# WORK INSTRUCTIONS
**1.** In the pfSense thread below, which version is described as running perfectly?
**2.** Translate this sentence from the pfSense thread into Spanish: "Have tried both paravirtualized nic drivers, as well as the e1000 drivers."
**3.** Please carry on the pfSense thread below, picking up after its last sentence.

#### SOURCE

That's true most of the time where you see bad checksums, but where it's inconsistent that's not the case. Everything would have bad checksums if it were hardware checksum offloading at fault, and some of those packets have valid checksums. Also where hardware checksum offloading is to blame, the checksum is most always 0 in the capture, which also isn't the case here.
-
good points.. I will keep that in mind when looking at future sniffs ;)
-
I'm seeing very similar issues as the OP, using KVM via Promox 3.3. Running on an AMD fx8350 system with a quad port Intel Nic.
2.1.5 is running perfectly. Upgrading to the very latest RC 2.2 seems to migrate fine, but upon boot won't pass any traffic except icmp.
Have tried both paravirtualized nic drivers, as well as the e1000 drivers. No change.
I did try a bare bones install of rc2.2 in a new vm using e1000 drivers, and with very minimal configuration it did appear to work correctly. So it seems that some aspect of the migrated configuration is causing problems. I haven't had a chance yet to figure out what portion.
Will probably try disabling the offloaded checksum calc first (it's easy), and if that doesn't fix it, start removing components of the existing config to see what is causing issues.
Moderately simple pfsense system config. No modules, no vlans. Does have 1 wan and two lan ports (running as emX), multiple ports forwards, schedules, logging. It's running as a pure fw appliance. So, dns/dhcp, sip/asterisk, vpn/strongswan, etc, all running on different internal hosts.

########
#### PROVIDED MATERIAL

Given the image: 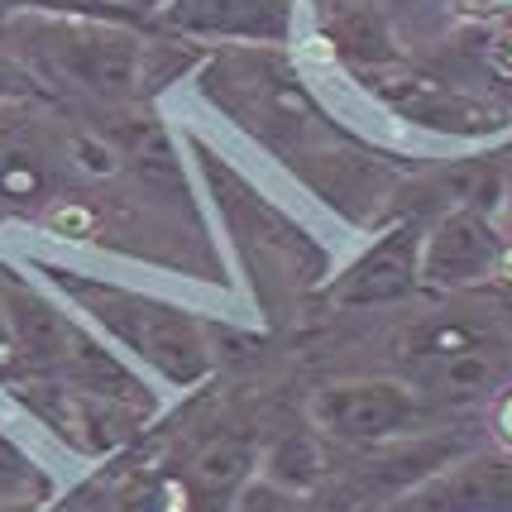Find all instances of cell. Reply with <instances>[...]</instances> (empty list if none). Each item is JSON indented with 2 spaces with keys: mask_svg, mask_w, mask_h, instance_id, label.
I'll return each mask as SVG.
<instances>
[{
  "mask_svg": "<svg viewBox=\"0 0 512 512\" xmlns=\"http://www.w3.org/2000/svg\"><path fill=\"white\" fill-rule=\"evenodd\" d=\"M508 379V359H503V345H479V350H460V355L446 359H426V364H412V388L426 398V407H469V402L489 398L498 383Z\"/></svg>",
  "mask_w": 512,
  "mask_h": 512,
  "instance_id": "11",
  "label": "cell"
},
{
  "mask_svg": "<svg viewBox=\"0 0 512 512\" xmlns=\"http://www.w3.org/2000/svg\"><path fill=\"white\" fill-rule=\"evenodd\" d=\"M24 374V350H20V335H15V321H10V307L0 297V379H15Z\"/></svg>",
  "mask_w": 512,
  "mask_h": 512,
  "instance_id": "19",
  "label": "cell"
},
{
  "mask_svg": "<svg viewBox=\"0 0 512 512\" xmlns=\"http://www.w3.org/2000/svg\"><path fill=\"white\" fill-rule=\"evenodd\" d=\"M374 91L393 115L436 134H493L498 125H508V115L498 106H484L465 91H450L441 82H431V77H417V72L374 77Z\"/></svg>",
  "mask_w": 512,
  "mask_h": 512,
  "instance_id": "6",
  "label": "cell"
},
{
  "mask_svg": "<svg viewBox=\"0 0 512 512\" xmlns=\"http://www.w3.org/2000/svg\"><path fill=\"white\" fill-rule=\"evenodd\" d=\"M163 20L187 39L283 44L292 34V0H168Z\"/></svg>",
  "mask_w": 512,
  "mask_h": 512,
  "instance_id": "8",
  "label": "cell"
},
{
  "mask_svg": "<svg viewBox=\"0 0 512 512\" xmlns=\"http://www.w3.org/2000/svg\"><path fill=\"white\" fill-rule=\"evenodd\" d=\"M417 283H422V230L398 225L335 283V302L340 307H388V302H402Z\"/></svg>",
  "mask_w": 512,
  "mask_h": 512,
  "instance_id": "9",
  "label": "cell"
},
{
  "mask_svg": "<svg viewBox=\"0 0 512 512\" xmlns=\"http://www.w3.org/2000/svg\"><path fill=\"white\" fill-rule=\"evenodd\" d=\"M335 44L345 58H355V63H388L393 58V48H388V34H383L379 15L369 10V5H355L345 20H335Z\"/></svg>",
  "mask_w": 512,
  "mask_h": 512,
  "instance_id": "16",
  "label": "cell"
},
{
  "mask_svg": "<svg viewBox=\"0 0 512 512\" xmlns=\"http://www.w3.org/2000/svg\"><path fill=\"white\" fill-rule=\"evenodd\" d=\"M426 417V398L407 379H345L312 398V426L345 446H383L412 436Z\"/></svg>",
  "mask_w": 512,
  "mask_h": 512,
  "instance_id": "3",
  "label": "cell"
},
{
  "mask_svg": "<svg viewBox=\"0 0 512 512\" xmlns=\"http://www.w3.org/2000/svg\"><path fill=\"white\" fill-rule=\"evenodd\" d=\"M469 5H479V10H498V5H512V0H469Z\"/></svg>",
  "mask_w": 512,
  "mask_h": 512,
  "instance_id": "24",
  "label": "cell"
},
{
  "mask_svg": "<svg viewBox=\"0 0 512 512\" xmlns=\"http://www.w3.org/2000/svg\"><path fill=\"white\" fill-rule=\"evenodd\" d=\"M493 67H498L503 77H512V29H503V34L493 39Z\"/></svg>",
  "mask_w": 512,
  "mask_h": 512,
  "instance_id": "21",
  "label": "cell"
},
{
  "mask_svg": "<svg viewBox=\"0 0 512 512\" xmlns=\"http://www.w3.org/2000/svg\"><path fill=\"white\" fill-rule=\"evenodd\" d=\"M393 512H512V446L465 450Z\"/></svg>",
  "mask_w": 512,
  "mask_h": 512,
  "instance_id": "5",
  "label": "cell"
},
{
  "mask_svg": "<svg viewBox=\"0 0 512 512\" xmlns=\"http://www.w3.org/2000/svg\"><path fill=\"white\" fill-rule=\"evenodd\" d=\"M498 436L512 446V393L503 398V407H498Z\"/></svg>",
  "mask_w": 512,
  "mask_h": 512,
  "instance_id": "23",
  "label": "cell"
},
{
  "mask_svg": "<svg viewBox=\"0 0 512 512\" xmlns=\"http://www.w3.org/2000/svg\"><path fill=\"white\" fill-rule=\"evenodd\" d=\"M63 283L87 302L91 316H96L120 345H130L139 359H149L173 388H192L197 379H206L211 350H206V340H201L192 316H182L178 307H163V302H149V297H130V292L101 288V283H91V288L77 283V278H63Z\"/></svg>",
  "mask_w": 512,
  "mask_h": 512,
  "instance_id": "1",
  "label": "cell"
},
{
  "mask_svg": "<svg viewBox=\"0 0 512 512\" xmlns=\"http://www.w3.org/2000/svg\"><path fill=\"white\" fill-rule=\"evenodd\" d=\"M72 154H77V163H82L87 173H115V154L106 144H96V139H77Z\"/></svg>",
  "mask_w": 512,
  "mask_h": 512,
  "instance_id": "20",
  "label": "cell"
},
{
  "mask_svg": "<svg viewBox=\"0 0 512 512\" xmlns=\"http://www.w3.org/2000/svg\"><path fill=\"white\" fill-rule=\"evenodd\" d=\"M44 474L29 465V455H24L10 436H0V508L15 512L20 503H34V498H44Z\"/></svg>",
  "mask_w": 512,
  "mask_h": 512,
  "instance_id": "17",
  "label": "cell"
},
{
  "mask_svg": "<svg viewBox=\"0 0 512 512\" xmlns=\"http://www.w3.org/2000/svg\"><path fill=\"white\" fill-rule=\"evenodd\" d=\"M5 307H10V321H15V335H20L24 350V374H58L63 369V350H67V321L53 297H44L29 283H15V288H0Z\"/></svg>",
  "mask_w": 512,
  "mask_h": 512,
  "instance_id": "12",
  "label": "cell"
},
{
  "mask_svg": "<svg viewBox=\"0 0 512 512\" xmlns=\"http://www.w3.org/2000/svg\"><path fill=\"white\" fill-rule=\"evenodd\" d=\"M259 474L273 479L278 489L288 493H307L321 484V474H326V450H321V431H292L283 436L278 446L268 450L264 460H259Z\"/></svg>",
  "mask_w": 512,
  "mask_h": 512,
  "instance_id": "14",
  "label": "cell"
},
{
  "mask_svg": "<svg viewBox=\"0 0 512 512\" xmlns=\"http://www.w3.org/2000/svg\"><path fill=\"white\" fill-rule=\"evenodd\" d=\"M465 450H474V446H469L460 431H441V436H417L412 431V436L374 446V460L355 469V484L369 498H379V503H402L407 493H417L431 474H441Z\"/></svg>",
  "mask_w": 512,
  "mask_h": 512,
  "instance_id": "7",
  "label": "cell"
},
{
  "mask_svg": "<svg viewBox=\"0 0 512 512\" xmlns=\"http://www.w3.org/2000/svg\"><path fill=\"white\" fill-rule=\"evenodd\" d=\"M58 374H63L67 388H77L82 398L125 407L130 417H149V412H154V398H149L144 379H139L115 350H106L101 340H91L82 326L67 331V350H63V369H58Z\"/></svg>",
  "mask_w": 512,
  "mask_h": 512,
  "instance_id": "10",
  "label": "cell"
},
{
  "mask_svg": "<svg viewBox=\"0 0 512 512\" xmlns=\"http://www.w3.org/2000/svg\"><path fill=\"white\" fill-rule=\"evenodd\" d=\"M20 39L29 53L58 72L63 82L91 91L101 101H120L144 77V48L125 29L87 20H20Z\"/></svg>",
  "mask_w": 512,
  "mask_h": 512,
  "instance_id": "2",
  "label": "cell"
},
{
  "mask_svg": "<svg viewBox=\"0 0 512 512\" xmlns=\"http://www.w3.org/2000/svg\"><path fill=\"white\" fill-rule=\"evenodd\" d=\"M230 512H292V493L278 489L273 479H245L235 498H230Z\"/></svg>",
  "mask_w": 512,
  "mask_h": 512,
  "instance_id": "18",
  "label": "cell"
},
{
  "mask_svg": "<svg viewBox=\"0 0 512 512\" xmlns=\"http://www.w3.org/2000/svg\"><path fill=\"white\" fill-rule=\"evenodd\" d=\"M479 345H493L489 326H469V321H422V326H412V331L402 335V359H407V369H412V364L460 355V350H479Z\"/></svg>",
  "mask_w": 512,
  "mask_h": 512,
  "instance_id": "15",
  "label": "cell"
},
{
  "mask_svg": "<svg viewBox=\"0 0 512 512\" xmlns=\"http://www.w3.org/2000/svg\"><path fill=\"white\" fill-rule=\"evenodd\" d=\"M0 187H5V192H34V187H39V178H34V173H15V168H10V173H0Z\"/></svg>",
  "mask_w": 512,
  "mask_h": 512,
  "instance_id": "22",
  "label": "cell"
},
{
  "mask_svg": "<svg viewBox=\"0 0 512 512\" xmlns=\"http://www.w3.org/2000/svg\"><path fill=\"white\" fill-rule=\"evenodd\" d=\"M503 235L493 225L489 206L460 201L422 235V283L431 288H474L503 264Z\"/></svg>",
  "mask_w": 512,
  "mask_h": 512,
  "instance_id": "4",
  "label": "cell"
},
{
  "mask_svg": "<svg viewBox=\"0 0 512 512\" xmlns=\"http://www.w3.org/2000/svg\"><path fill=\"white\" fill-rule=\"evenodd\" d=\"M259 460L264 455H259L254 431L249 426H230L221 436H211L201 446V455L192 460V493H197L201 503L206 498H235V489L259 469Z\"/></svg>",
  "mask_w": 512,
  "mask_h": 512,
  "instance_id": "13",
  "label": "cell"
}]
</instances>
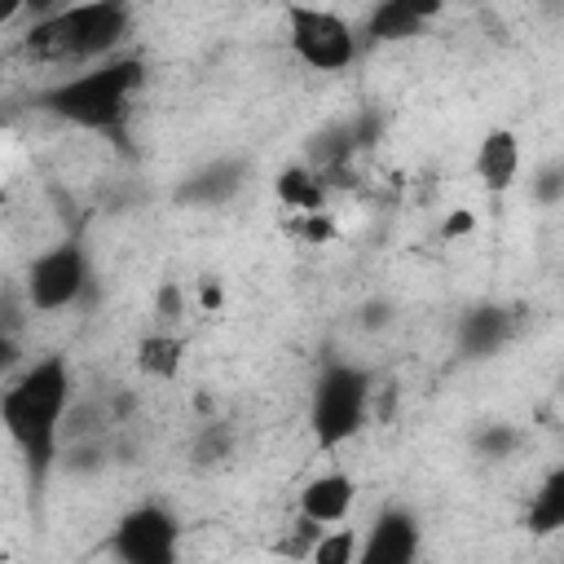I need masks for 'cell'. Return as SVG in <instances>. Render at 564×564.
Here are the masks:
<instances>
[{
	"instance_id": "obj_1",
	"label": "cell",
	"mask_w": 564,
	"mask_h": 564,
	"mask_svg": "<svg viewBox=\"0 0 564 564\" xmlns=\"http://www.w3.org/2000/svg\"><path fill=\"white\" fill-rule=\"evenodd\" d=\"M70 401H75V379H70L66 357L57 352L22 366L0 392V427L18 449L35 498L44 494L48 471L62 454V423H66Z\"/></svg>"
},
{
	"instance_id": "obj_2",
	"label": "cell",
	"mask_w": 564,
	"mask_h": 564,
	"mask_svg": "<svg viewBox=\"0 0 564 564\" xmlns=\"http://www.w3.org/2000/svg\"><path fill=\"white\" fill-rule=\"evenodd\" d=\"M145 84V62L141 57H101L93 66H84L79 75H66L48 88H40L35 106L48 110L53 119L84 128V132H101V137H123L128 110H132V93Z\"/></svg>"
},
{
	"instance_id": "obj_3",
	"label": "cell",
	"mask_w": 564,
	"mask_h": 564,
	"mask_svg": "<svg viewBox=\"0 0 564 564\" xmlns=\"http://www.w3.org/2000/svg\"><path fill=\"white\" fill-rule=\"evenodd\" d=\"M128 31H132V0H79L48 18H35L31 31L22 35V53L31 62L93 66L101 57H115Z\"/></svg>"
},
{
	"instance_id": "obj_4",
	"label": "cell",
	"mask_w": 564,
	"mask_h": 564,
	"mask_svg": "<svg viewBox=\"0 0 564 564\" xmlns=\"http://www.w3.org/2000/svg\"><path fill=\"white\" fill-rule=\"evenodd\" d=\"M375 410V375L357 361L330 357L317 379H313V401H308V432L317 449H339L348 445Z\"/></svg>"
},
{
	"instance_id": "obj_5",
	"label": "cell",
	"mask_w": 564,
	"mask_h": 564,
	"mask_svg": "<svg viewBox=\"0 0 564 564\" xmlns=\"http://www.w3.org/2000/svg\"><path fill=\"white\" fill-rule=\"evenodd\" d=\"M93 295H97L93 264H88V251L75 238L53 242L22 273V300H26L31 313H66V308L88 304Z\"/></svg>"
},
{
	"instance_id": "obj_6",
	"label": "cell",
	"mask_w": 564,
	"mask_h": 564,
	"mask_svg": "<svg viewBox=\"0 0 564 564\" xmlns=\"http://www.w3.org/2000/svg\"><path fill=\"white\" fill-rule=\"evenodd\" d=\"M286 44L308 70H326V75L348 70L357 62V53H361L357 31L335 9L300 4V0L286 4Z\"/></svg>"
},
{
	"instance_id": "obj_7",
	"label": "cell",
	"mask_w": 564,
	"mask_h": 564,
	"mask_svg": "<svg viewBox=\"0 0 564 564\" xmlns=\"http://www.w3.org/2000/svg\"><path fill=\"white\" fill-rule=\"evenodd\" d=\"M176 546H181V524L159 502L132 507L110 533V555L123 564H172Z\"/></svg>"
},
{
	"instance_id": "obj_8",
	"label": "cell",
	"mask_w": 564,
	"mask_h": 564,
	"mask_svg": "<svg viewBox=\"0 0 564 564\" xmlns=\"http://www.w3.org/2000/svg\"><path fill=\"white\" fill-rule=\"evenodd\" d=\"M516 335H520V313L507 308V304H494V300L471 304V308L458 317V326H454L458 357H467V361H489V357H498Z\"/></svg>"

########

# TASK ANSWERS
**1.** Version 2.1.5.

**2.** He probado tanto los controladores de NIC paravirtualizados como los controladores e1000.

**3.**
If necessary I can certainly build the whole config again…
-
@johnkeates:
I posted this in a different thread, I hope it's okay to semi-double post
You're more than welcome to cross-post solutions across however many threads are relevant. :) There are probably a dozen different threads around here on this same root issue. Feel free to post it in however many threads are relevant. Many people only follow specific threads and may miss a fix for the same problem posted in a different thread otherwise.
pf does have a history of breaking checksums in certain areas, though I can't say I've seen any of that recently outside of this particular issue with Xen. It's probably a combination of pf+xn from the sound of your description. Can take our /tmp/rules.debug file, copy it over to stock FreeBSD, kldload pf && pfctl -f rules.debug (assuming stock system has same NICs) and see what happens. I'm definitely curious on the results.